世の中にはいろいろな考え方をする人がいる、ということが知れただけでも万々歳だ。
「自分はこう思っていたけど、でもあの人はこう言っていたな」とか、そういった風に比較対象を持てたことで、自分の考えを客観的に見ることができるようになったのかもしれない。
ここまでの道のりは長かったし、もっと早めに訪れてほしかったと今でも思う。
でもそれが出来ずに一生を終える人もいる、と考えると、それだけでも気仙沼で暮らしたことは微塵も後悔する要素がない素晴らしいことだ。
話したり書いたりしているうちに何が言いたいのかわからなくなるのが、私の悪い癖だ。
何が言いたいかというと、人恋しいというか、あまりに急に他人と接しなくなったので、視野がまた狭くなってきていることを私は非常に危惧しているということだ。
まずこの視野が狭くなってきている、ということを自覚できただけでもセーフだと思いたいところではあるが。

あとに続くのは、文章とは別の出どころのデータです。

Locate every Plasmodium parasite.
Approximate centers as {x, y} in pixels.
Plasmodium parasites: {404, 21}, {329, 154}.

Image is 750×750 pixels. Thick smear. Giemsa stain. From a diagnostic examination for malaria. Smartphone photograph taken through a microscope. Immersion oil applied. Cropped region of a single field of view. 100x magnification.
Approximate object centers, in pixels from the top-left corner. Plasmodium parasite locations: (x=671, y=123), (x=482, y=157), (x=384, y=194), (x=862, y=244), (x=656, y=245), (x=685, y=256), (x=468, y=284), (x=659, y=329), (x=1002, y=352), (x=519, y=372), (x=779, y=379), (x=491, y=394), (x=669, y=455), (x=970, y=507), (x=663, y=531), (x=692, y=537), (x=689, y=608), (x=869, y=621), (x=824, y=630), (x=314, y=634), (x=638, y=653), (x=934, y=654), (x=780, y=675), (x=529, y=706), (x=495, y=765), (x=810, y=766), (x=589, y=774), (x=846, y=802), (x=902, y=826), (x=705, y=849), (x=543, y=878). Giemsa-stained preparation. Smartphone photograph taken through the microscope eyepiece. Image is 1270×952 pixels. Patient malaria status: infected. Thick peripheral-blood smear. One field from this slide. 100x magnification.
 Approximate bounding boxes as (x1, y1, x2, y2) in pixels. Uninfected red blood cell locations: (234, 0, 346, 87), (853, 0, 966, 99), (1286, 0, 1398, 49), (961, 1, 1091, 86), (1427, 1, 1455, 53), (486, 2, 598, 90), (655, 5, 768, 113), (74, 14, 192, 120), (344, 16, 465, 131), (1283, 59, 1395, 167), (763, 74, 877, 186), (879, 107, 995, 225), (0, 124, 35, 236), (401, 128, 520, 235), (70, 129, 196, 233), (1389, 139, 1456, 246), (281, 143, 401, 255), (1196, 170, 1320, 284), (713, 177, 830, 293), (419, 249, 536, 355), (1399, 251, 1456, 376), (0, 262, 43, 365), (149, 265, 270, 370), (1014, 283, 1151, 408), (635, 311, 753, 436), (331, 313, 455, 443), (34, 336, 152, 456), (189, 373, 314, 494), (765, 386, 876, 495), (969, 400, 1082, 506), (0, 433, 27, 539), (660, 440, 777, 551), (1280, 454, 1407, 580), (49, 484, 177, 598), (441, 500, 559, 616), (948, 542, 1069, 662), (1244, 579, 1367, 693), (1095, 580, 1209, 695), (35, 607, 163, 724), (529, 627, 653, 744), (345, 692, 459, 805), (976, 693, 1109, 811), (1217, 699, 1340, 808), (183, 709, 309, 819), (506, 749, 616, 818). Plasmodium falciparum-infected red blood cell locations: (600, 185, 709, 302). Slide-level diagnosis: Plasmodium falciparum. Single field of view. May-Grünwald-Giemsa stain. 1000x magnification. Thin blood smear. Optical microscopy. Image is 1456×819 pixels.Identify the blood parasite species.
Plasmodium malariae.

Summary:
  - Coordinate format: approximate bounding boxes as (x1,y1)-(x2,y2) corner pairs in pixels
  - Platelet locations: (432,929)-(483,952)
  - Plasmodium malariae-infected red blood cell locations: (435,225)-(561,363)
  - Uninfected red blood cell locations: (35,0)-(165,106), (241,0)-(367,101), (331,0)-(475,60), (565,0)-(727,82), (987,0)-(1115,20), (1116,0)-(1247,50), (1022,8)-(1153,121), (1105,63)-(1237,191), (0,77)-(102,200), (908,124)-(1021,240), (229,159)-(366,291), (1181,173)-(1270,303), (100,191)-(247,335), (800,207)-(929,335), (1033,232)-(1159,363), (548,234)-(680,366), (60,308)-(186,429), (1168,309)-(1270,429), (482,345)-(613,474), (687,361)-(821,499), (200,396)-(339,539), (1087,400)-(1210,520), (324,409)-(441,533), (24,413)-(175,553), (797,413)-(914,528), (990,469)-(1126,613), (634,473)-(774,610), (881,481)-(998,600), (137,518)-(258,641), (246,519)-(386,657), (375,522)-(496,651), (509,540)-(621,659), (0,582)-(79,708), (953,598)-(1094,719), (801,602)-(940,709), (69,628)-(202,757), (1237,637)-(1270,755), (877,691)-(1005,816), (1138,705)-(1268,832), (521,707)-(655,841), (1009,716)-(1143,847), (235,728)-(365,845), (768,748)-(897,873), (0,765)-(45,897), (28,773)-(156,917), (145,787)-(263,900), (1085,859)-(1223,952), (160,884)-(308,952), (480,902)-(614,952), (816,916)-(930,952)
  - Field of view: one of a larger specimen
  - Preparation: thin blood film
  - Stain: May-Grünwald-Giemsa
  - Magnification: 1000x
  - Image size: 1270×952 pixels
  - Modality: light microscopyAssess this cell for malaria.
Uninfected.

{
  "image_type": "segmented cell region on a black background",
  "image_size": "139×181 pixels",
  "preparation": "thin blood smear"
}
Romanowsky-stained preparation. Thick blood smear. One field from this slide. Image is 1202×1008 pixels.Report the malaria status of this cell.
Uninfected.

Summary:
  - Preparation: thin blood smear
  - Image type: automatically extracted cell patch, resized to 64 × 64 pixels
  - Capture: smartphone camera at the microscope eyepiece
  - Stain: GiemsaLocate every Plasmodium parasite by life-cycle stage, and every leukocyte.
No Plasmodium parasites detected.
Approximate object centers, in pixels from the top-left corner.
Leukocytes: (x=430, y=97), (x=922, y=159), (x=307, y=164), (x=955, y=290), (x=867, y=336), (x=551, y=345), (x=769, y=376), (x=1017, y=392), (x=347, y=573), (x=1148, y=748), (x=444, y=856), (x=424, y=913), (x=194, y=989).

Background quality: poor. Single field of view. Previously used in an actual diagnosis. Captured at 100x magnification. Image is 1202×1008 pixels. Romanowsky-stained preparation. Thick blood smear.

気仙沼なら人と話す機会が多かったので、こういうときは割と自覚もないまま解消されていたことが多かった。
だが、ここは住み慣れた気仙沼ではない。
意識的に視野を広げるような情報を入れるしかないのだと最近思う。
それも、どちらかというと「~したほうがいいよ!」という情報よりは「大丈夫、こんな人もいるから君もなんとかなる」みたいな情報のほうが、今の私には適切かもしれない。
なぜなら「~したほうがいいよ!」の情報を仕入れすぎて、視野が狭くなりすぎた結果、ここ1~2週間毎日半泣き状態だったからだ。
「したほうがいいよ」情報は、取り入れすぎると「~しないお前は無能」みたいに勝手に私の頭が変換してしまうらしい。
どんだけ自分に厳しいんだ私。書いてて自分で引くわ。
結果として、夫には八つ当たりするし私の目は痛いしで、誰もハッピーじゃなかった。
仕入れる情報には気をつけよう。特に私のような人間は、「こうした方が良いですよ」という情報と「まあ最悪死ぬことはないんで、大丈夫っすよ」という情報をバランスよく取り入れたほうが良いということが分かってきた。
これも情報リテラシーというやつか。(たぶん違う)
何はともあれ、視野の広さって本当に大事だと思う。
都会での視野の広げ方を今後も模索していきたい。